The Sharefs, who had nothing to go back to, now had nowhere to go.

"I did not know the president can sign such orders," Fuad told The Tennessean. "Because it looks like those autocratic leaders in corrupt countries, not in a democratic modern country like America."

He told ABC News that his work with non-governmental organization that subcontracted with the American government puts him and his family in danger if they return to Iraq.

"For the terrorists if you work for the Americans you become a target, they consider you an infidel," he told ABC. "Our visas are legal and valid until May 2017. And I've received this visa because I put my life in jeopardy working with American government."

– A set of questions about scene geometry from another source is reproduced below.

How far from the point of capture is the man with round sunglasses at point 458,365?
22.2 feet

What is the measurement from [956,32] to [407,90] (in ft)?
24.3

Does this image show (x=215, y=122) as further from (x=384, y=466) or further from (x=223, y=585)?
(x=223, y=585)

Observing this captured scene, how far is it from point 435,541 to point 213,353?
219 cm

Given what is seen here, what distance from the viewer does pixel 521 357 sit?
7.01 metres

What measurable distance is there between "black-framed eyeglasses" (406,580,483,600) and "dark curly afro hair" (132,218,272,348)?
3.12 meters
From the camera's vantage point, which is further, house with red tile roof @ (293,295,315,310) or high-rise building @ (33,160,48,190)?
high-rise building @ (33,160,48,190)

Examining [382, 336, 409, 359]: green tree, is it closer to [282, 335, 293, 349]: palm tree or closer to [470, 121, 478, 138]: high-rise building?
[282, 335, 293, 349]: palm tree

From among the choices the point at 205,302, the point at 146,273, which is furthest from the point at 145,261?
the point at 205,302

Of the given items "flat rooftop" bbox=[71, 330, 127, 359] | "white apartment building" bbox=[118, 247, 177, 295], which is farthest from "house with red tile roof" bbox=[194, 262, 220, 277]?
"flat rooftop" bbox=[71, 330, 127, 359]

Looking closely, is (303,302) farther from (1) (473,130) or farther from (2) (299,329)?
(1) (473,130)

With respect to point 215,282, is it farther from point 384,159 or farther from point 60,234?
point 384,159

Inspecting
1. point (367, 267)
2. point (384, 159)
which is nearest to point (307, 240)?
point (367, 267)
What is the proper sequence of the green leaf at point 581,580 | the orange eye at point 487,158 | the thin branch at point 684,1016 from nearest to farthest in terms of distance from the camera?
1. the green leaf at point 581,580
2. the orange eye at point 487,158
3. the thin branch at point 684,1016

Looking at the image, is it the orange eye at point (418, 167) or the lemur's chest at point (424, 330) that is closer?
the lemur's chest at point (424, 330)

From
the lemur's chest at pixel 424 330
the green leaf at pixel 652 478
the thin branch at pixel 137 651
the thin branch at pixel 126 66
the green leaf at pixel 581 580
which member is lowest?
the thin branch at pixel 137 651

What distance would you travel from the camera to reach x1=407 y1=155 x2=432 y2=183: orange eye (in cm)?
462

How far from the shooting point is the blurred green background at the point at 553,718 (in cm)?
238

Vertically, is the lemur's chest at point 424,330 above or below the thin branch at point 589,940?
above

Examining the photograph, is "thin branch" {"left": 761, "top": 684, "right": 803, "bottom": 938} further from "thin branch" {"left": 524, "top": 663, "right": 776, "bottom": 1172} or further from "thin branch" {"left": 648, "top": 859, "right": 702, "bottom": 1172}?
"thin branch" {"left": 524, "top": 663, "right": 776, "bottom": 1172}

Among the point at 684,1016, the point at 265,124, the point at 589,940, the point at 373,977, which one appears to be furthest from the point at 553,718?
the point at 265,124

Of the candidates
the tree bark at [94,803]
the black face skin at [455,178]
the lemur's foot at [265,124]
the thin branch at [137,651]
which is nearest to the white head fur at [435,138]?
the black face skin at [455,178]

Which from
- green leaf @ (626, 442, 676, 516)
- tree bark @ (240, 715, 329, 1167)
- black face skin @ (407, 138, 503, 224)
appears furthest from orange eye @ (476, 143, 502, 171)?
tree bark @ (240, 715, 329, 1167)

With help from Cooper, however, the Sharefs were admitted, eventually, as the U.S. Embassy in Baghdad was given revised instruction, allowing Iraqi special immigrant visa holders — which are given to Iraqi nationals who assisted the U.S. — to come into the country. In the meantime, federal judges have stayed the executive orders.

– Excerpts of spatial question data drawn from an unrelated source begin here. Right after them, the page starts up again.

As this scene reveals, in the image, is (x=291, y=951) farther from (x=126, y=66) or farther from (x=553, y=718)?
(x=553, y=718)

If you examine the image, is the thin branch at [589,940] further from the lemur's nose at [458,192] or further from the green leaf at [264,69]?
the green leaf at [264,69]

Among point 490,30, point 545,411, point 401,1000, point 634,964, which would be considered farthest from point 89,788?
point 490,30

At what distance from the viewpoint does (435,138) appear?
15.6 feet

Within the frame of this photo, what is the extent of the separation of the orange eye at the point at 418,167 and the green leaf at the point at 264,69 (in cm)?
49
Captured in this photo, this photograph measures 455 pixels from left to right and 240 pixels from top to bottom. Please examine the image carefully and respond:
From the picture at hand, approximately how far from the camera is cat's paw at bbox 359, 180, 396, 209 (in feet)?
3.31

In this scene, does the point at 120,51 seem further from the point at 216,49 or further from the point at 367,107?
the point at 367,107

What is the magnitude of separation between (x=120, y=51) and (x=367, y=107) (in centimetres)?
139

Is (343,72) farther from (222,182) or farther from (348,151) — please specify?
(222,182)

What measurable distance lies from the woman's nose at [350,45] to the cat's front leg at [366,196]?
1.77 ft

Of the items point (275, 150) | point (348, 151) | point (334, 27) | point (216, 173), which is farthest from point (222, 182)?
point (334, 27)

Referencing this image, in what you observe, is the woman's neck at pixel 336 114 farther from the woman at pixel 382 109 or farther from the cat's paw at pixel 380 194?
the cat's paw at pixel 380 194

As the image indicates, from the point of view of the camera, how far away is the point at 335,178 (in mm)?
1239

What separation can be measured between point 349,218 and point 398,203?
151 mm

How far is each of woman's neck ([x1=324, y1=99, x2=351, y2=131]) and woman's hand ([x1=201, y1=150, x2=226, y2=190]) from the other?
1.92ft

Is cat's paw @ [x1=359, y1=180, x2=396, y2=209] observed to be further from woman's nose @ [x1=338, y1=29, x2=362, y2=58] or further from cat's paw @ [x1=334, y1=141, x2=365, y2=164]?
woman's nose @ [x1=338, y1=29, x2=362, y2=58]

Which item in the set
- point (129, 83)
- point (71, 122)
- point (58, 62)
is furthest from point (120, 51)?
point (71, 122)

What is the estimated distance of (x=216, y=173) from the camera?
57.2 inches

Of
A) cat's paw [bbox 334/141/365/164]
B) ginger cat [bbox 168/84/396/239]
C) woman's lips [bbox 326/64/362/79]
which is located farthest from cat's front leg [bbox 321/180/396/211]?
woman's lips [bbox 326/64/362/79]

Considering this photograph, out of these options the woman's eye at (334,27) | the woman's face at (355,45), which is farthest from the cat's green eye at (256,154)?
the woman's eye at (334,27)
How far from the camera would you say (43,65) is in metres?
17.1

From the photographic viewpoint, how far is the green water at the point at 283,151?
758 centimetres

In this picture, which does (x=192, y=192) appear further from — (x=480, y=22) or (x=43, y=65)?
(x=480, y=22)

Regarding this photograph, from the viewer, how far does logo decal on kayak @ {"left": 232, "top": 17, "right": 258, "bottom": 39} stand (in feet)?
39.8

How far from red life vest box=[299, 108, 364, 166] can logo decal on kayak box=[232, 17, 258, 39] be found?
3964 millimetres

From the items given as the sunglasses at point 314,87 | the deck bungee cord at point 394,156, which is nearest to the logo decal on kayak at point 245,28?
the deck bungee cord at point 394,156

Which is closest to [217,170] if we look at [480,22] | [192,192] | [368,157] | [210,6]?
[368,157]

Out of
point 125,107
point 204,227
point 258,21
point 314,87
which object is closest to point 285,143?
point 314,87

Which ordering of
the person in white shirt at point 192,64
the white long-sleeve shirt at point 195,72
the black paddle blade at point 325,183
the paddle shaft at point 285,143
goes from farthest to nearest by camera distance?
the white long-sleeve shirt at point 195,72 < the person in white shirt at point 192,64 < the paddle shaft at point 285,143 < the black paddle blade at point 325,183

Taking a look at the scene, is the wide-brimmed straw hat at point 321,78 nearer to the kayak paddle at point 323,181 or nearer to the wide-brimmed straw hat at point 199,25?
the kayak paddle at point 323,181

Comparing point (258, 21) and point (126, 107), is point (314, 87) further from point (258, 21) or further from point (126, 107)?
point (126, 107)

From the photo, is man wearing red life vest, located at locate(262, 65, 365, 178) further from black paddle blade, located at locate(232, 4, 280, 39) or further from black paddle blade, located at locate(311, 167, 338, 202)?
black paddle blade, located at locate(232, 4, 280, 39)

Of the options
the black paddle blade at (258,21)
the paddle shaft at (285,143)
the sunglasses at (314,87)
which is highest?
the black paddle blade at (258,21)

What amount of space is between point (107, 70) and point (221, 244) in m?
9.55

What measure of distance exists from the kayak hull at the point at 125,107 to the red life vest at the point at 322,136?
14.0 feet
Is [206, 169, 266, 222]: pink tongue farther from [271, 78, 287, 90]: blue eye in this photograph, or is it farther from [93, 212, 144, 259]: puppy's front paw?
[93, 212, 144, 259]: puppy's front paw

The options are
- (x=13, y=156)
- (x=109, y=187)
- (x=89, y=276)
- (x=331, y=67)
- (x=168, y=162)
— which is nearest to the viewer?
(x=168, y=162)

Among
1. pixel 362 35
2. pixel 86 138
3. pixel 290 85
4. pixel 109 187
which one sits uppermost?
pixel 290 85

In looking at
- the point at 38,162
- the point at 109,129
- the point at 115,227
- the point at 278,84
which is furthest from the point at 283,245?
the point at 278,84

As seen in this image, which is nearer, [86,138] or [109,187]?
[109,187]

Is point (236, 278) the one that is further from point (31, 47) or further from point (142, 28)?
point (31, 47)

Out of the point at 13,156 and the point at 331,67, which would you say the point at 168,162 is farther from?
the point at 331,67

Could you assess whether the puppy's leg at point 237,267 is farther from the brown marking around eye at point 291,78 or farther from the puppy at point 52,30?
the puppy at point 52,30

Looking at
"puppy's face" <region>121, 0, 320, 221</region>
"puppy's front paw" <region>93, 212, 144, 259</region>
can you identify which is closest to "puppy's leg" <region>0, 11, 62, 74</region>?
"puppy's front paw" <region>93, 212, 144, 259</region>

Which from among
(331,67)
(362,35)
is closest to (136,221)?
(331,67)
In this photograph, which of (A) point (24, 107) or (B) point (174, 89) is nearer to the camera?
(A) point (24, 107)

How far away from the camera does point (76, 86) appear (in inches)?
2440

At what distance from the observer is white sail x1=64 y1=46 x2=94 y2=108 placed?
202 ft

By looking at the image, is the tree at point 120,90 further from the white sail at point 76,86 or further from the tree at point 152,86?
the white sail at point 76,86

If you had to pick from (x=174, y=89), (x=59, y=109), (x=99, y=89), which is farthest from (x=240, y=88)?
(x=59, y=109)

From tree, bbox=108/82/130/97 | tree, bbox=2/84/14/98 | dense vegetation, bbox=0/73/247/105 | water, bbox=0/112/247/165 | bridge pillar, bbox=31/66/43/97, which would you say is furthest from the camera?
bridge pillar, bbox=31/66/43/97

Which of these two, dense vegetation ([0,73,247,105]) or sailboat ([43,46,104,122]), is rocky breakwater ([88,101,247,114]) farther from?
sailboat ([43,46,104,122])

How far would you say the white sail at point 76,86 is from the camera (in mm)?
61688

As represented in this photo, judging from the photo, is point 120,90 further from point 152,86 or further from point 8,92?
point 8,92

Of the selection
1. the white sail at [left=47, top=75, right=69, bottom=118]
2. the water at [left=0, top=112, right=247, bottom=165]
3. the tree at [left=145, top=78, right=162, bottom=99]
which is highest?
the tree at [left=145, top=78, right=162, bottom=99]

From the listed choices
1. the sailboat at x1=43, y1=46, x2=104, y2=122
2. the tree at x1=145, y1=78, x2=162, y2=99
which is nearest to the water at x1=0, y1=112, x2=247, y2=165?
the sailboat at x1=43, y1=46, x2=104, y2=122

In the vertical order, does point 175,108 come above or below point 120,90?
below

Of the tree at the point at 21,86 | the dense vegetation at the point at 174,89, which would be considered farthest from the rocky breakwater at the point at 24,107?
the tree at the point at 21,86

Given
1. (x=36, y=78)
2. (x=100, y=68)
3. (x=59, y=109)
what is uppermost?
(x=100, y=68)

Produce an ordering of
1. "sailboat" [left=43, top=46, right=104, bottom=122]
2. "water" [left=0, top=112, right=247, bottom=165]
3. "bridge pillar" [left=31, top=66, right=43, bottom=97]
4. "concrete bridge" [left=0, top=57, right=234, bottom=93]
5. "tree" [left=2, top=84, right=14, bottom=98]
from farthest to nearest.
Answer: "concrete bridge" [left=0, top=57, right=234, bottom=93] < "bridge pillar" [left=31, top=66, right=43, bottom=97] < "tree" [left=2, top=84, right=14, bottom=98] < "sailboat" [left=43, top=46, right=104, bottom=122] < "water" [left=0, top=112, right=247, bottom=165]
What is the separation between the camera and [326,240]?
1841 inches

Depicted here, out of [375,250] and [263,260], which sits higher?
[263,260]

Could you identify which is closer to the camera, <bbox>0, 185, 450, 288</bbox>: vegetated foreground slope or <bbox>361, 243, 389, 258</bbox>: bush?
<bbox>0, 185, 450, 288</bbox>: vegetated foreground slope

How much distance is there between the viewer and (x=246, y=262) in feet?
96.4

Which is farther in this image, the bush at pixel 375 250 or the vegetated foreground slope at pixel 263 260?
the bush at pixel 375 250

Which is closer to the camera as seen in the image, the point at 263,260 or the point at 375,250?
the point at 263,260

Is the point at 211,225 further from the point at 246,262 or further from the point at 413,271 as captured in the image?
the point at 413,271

Thanking his "fellow Nashvillians" for the warm welcome, Faud Sharef said the struggle is behind them now.

"Today is a very important day in my and my family's life. It marks my first day of my new life in Nashville, Tennessee, United States of America. But your presence here and the amount of support that you have shown and your open arms make this day a very, very exceptional day for me," he said, according to The Tennessean.